Copy out all of the records below word for word, leaving the pictures out.

#### Recorded data
● ● ●

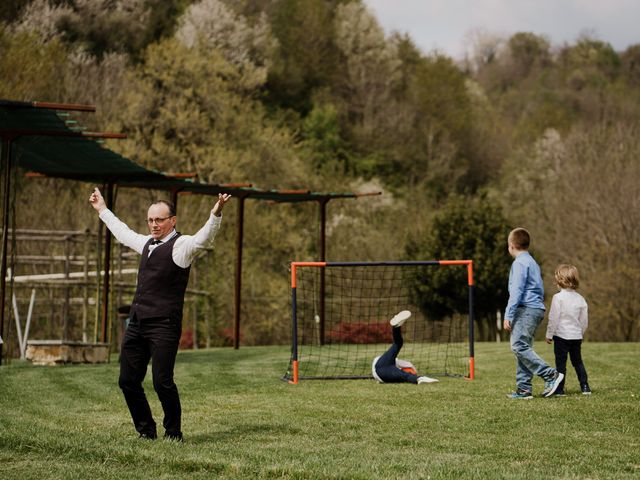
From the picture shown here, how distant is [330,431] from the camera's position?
24.6 feet

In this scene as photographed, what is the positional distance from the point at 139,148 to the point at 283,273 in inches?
336

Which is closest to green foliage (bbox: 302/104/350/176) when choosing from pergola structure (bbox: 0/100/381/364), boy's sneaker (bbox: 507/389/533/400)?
pergola structure (bbox: 0/100/381/364)

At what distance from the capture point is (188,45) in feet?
156

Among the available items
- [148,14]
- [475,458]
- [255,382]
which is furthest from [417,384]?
[148,14]

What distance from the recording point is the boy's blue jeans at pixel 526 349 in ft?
31.0

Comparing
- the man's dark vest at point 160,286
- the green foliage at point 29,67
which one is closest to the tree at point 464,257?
the green foliage at point 29,67

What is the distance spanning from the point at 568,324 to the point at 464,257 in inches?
877

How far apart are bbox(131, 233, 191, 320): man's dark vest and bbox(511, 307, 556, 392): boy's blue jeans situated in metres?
3.99

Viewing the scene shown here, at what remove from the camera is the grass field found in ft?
19.3

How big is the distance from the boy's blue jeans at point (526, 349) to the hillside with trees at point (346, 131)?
33.6 ft

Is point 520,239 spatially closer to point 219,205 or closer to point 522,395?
point 522,395

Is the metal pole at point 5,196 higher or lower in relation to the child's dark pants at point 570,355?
higher

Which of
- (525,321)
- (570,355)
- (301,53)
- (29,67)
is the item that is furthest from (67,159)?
(301,53)

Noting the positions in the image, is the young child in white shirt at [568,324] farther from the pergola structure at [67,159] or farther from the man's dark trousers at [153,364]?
the pergola structure at [67,159]
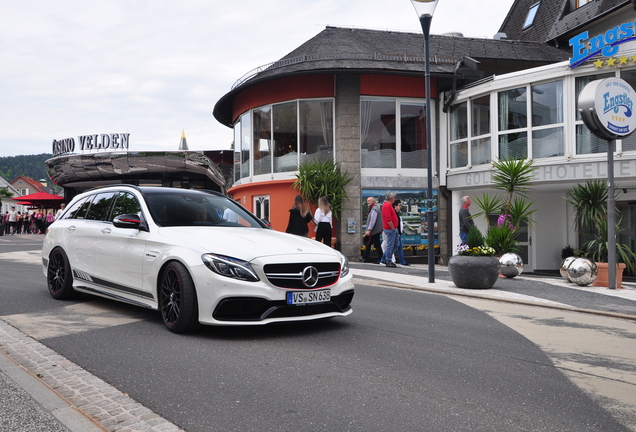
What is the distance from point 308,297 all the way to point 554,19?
22413 millimetres

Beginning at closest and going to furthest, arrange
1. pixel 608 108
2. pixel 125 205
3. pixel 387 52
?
1. pixel 125 205
2. pixel 608 108
3. pixel 387 52

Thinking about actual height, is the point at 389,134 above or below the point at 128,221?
above

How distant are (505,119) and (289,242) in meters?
14.3

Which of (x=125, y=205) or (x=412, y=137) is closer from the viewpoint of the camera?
(x=125, y=205)

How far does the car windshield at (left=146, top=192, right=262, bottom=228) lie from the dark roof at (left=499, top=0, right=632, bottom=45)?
1568cm

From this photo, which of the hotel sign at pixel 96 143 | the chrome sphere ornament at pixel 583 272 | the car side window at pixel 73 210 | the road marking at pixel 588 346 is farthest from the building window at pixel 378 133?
A: the hotel sign at pixel 96 143

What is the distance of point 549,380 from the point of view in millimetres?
4574

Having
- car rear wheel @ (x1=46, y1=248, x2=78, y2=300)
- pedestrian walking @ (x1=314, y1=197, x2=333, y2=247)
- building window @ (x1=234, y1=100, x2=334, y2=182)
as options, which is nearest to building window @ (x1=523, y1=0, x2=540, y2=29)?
building window @ (x1=234, y1=100, x2=334, y2=182)

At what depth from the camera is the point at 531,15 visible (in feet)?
88.5

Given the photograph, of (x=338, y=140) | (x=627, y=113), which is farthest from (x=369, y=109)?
(x=627, y=113)

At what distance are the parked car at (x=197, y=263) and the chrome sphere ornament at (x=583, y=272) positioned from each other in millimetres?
7178

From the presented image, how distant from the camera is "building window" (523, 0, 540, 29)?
87.3 feet

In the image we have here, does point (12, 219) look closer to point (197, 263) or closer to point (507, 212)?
point (507, 212)

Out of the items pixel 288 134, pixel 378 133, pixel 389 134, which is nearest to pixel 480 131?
pixel 389 134
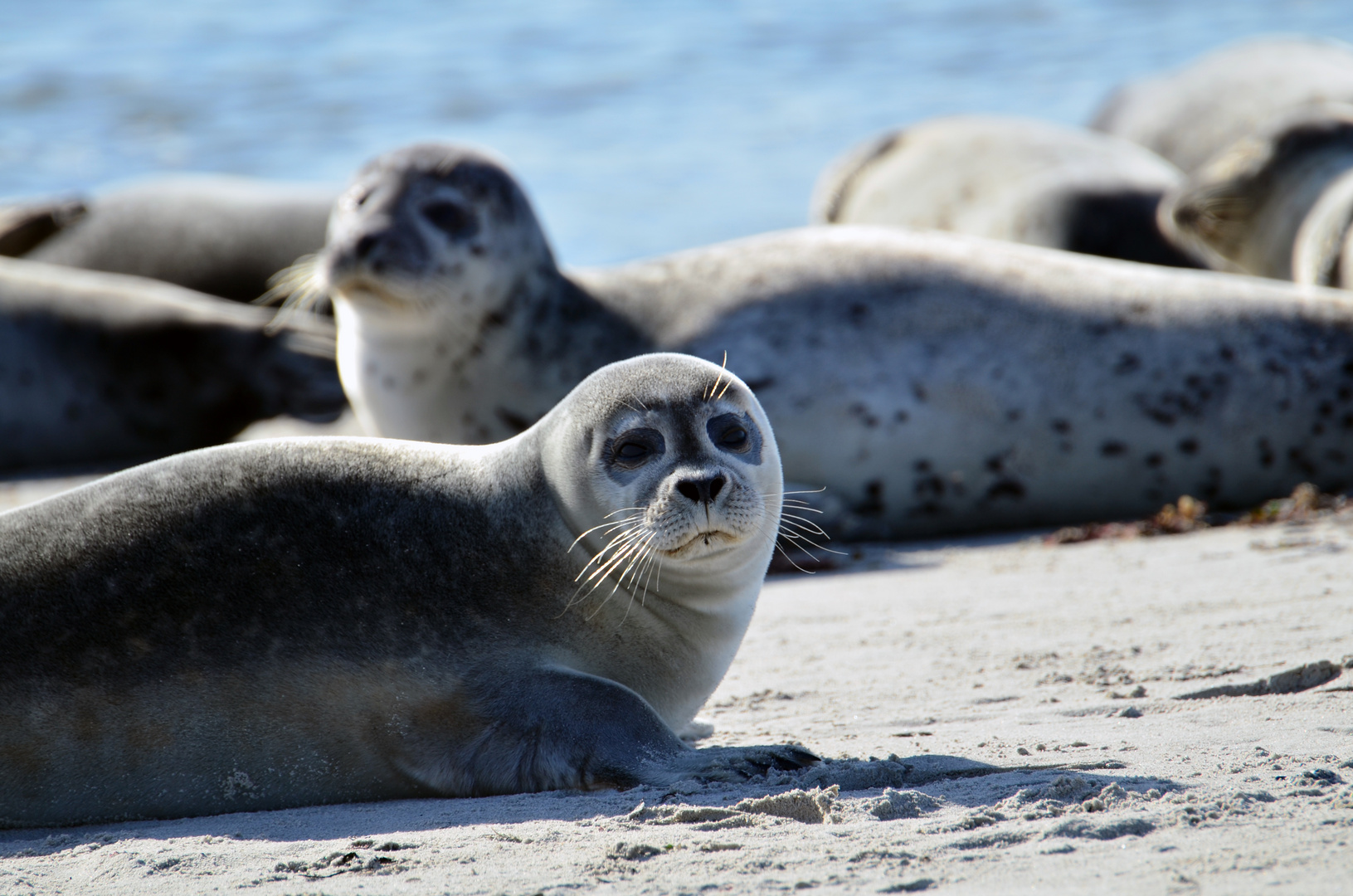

● ● ●

#### Solution for this task
From the picture shown here, how distant is [330,431] from the camera's position?
24.6 feet

In this scene as photographed, what is the positional distance from the point at 139,148 to the point at 283,273 in inches?
336

Which is closest to green foliage (bbox: 302/104/350/176) when choosing from pergola structure (bbox: 0/100/381/364), boy's sneaker (bbox: 507/389/533/400)?
pergola structure (bbox: 0/100/381/364)

At what distance from the capture point is (188,45) in feet?
156

Among the available items
- [148,14]
- [475,458]
- [255,382]
which is furthest from [417,384]?
[148,14]

What distance from the recording point is the boy's blue jeans at pixel 526 349 in ft?
31.0

Comparing
- the man's dark vest at point 160,286
- the green foliage at point 29,67
which one is closest to the tree at point 464,257?
the green foliage at point 29,67

What is the distance spanning from the point at 568,324 to the point at 464,257 in inches?
877

How far apart are bbox(131, 233, 191, 320): man's dark vest and bbox(511, 307, 556, 392): boy's blue jeans situated in metres?
3.99

Viewing the scene shown here, at what remove from the camera is the grass field found in ft?
19.3

How big is the distance from the boy's blue jeans at point (526, 349) to the hillside with trees at point (346, 131)?
33.6 ft

Is point 520,239 spatially closer to point 219,205 or closer to point 522,395?
point 522,395

Is the metal pole at point 5,196 higher or lower in relation to the child's dark pants at point 570,355?
higher

Which of
- (525,321)
- (570,355)
- (301,53)
- (29,67)
is the item that is furthest from (67,159)?
(301,53)

Noting the positions in the image, is the young child in white shirt at [568,324] farther from the pergola structure at [67,159] or farther from the man's dark trousers at [153,364]?
the pergola structure at [67,159]
What is the distance from point 308,297 all the way to point 554,19?
22413 millimetres

Beginning at closest and going to furthest, arrange
1. pixel 608 108
2. pixel 125 205
3. pixel 387 52
?
1. pixel 125 205
2. pixel 608 108
3. pixel 387 52

Thinking about actual height, is the point at 389,134 above or below the point at 128,221?
above

How distant are (505,119) and (289,242) in meters?
14.3

Which of (x=125, y=205) or (x=412, y=137) is closer from the viewpoint of the camera?
(x=125, y=205)

How far does the car windshield at (left=146, top=192, right=262, bottom=228) lie from the dark roof at (left=499, top=0, right=632, bottom=45)?
1568cm

From this photo, which of the hotel sign at pixel 96 143 | the chrome sphere ornament at pixel 583 272 | the car side window at pixel 73 210 | the road marking at pixel 588 346 is farthest from the building window at pixel 378 133?
A: the hotel sign at pixel 96 143

What is the distance of point 549,380 from the point of view in millimetres?
4574

Having
- car rear wheel @ (x1=46, y1=248, x2=78, y2=300)
- pedestrian walking @ (x1=314, y1=197, x2=333, y2=247)
- building window @ (x1=234, y1=100, x2=334, y2=182)
as options, which is nearest to building window @ (x1=523, y1=0, x2=540, y2=29)?
building window @ (x1=234, y1=100, x2=334, y2=182)

At what depth from the camera is the point at 531,15 visible (in feet)?
88.5

Given the photograph, of (x=338, y=140) | (x=627, y=113), which is farthest from (x=369, y=109)?
(x=627, y=113)

At what distance are the parked car at (x=197, y=263) and the chrome sphere ornament at (x=583, y=272) positioned from each other in millimetres?
7178

From the presented image, how distant from the camera is "building window" (523, 0, 540, 29)?
87.3 feet

In the image we have here, does point (12, 219) look closer to point (197, 263) or closer to point (507, 212)?
point (507, 212)

Out of the items pixel 288 134, pixel 378 133, pixel 389 134, which is nearest to pixel 480 131?
pixel 389 134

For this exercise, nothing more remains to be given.